Leave out the pictures and copy every record exactly.

> Data lines:
********

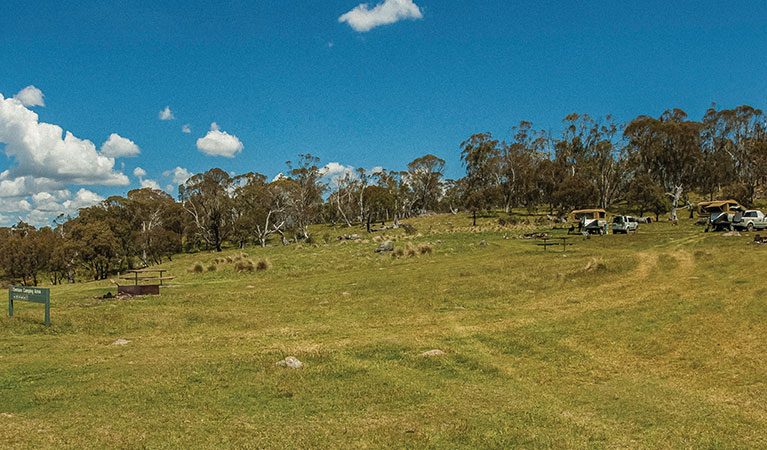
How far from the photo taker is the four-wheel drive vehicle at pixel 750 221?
32.2 m

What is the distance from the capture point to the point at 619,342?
989 cm

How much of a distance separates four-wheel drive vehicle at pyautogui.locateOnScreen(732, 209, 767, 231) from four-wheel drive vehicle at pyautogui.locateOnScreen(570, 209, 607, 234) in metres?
9.92

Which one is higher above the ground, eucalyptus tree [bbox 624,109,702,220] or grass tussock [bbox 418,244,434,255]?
eucalyptus tree [bbox 624,109,702,220]

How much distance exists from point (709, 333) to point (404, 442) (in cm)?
841

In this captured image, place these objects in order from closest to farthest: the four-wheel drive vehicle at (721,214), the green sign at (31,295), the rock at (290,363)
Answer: the rock at (290,363)
the green sign at (31,295)
the four-wheel drive vehicle at (721,214)

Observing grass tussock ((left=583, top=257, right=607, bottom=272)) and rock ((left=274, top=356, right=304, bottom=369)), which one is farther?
grass tussock ((left=583, top=257, right=607, bottom=272))

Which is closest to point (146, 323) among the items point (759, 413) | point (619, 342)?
point (619, 342)

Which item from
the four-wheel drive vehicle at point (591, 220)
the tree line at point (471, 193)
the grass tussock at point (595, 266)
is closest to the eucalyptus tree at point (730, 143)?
the tree line at point (471, 193)

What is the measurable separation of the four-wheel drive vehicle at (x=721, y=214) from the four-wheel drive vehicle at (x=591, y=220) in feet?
26.5

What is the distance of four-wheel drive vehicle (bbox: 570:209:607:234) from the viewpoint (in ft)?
132

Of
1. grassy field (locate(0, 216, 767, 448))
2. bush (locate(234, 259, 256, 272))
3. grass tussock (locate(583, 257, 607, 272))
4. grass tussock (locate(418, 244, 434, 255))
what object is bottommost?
grassy field (locate(0, 216, 767, 448))

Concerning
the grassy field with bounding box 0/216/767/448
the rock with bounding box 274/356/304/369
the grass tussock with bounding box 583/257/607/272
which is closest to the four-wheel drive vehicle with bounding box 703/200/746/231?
the grassy field with bounding box 0/216/767/448

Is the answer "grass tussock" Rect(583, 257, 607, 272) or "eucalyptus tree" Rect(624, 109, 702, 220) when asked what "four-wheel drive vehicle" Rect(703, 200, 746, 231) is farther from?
"eucalyptus tree" Rect(624, 109, 702, 220)

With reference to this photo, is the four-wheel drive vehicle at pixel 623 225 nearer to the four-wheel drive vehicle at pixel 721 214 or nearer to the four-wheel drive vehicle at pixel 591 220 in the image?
the four-wheel drive vehicle at pixel 591 220
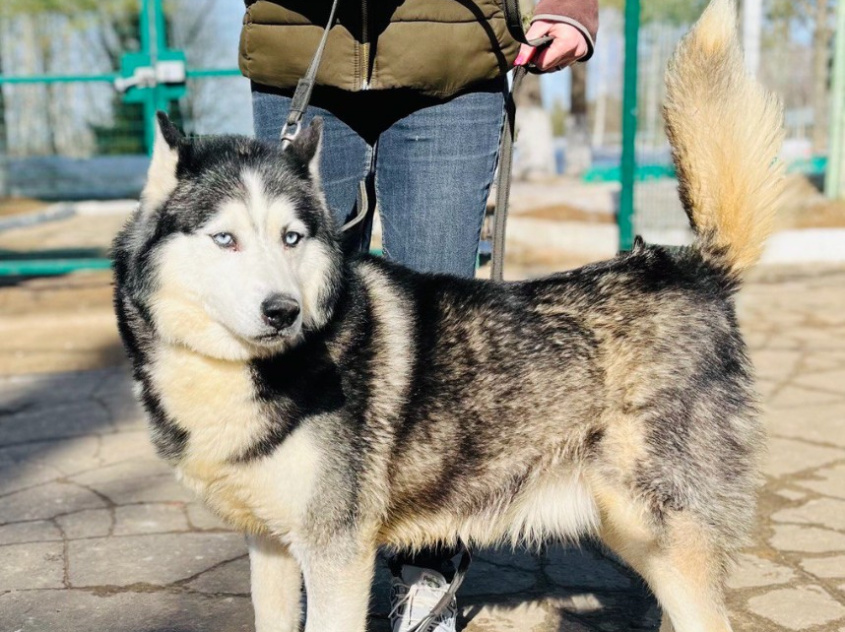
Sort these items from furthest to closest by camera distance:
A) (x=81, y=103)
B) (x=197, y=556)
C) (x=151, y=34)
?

********

> Full output:
How far from the photo taker is the four-wheel drive vehicle at pixel 750 221?
32.2 m

What is the distance from the capture point to the point at 619,342?
989 cm

How much of a distance separates four-wheel drive vehicle at pyautogui.locateOnScreen(732, 209, 767, 231) from four-wheel drive vehicle at pyautogui.locateOnScreen(570, 209, 607, 234) in metres?
9.92

Which one is higher above the ground, eucalyptus tree [bbox 624,109,702,220] or grass tussock [bbox 418,244,434,255]?
eucalyptus tree [bbox 624,109,702,220]

How much distance exists from point (709, 333) to point (404, 442) (in cm)?
841

In this captured image, place these objects in order from closest to farthest: the four-wheel drive vehicle at (721,214), the green sign at (31,295), the rock at (290,363)
Answer: the rock at (290,363)
the green sign at (31,295)
the four-wheel drive vehicle at (721,214)

Observing grass tussock ((left=583, top=257, right=607, bottom=272)) and rock ((left=274, top=356, right=304, bottom=369)), which one is farther?
grass tussock ((left=583, top=257, right=607, bottom=272))

Which is closest to point (146, 323) among the items point (759, 413) | point (619, 342)?
point (619, 342)

Which item from
the four-wheel drive vehicle at point (591, 220)
the tree line at point (471, 193)
the grass tussock at point (595, 266)
is closest to the eucalyptus tree at point (730, 143)?
the tree line at point (471, 193)

What is the measurable separation of the four-wheel drive vehicle at (x=721, y=214) from the four-wheel drive vehicle at (x=591, y=220) in feet?
26.5

What is the distance of four-wheel drive vehicle (bbox: 570:209:607:234) from the viewpoint (in ft)?
132

Of
1. grassy field (locate(0, 216, 767, 448))
2. bush (locate(234, 259, 256, 272))
3. grass tussock (locate(583, 257, 607, 272))
4. grass tussock (locate(418, 244, 434, 255))
what object is bottommost?
grassy field (locate(0, 216, 767, 448))

Concerning
the grassy field with bounding box 0/216/767/448
the rock with bounding box 274/356/304/369
the grass tussock with bounding box 583/257/607/272
which is closest to the four-wheel drive vehicle with bounding box 703/200/746/231?
the grassy field with bounding box 0/216/767/448

Is the answer "grass tussock" Rect(583, 257, 607, 272) or "eucalyptus tree" Rect(624, 109, 702, 220) when asked what "four-wheel drive vehicle" Rect(703, 200, 746, 231) is farther from?
"eucalyptus tree" Rect(624, 109, 702, 220)

With reference to this photo, is the four-wheel drive vehicle at pixel 623 225 nearer to the four-wheel drive vehicle at pixel 721 214 or nearer to the four-wheel drive vehicle at pixel 591 220 in the image?
the four-wheel drive vehicle at pixel 591 220
Sort these items from furthest to closest by camera distance:
A) (x=81, y=103)
B) (x=197, y=556)
C) (x=151, y=34)
?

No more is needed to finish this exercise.